The federal government is cutting off funding to 13 COVID-19 testing sites in five states at the end of June, arguing their operating model has become inefficient.
The sites, called Community-Based Testing Sites, had been supported by Federal Emergency Management Agency and HHS since mid-March. The agencies formulated an agreement in May to sunset funding for the sites at the end of June. HHS officials said the 13 sites represent a small fraction of the total test sites the federal government is currently funding.
Dr. Brett Giroir, HHS' assistant secretary for health and the official heading up the Trump administration's COVID-19 diagnostic testing effort, said on a call with reporters Wednesday that the agencies have worked with governors to ensure the sites can transition smoothly.
"There is no reason that a locally unresponsive, bulky, parallel system needs to occur when states could happily take these over, and they happily will," Giroir said.
Seven of the 13 sites are located in Texas, a state where COVID-19 cases are surging. Giroir said those test sites will be transitioned to state control and support. Texas officials were "very happy" to take the sites under state control, he said.
But that's not true for Houston's Harris County, which has surpassed 23,000 cases, more than any Texas county. Officials there said the two FEMA-funded sites together test 1,500 people per day, and and losing them puts the community at greater risk.
"However, we are still hoping the federal government will reconsider and keep these sites open during this critical time," officials said in a statement.
Martha Marquez, a spokeswoman for Harris County Public Health, said it's unclear whether the county or state will be able to keep those sites open once they lose federal funding. Although they're staffed by county officials, FEMA pays for the supplies and actual lab tests, which Marquez said can be expensive.
"We are trying to find options to keep them open, but it's not as simple as it seems because we have to keep them open in addition to the ones we already have," she said.
Harris County also runs 800 COVID-19 tests per day out of four mobile sites.

**Provided records:**
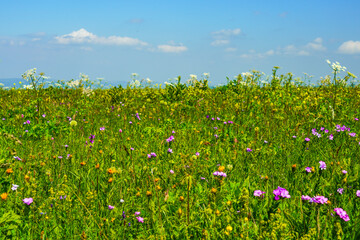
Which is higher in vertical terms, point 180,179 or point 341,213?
point 341,213

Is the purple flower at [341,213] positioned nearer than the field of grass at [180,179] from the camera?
Yes

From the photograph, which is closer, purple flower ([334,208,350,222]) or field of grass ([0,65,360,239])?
purple flower ([334,208,350,222])

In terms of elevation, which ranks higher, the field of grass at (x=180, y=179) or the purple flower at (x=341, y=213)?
the purple flower at (x=341, y=213)

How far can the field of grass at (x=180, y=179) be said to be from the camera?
5.85 feet

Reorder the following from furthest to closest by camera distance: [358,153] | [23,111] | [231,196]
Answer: [23,111]
[358,153]
[231,196]

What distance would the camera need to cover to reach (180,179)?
98.4 inches

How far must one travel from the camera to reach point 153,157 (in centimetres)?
316

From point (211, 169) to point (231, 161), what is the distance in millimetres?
299

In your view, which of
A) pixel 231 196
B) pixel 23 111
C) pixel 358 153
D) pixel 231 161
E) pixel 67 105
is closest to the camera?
pixel 231 196

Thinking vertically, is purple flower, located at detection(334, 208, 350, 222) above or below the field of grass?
above

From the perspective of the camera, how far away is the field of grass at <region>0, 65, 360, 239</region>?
178 cm

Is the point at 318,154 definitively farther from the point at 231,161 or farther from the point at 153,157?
the point at 153,157

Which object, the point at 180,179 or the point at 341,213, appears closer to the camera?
the point at 341,213

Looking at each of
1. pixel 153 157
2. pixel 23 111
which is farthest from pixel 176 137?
pixel 23 111
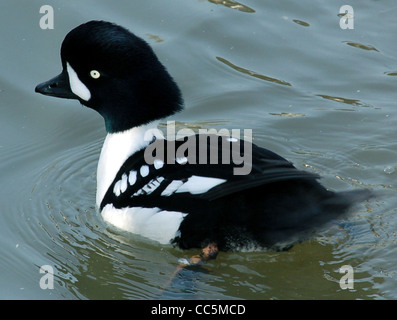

**Exercise goal:** List every geographic place named in the article above on ending federal funding for COVID-19 testing sites.

**Solved exercise:** Texas, Houston, and Harris County.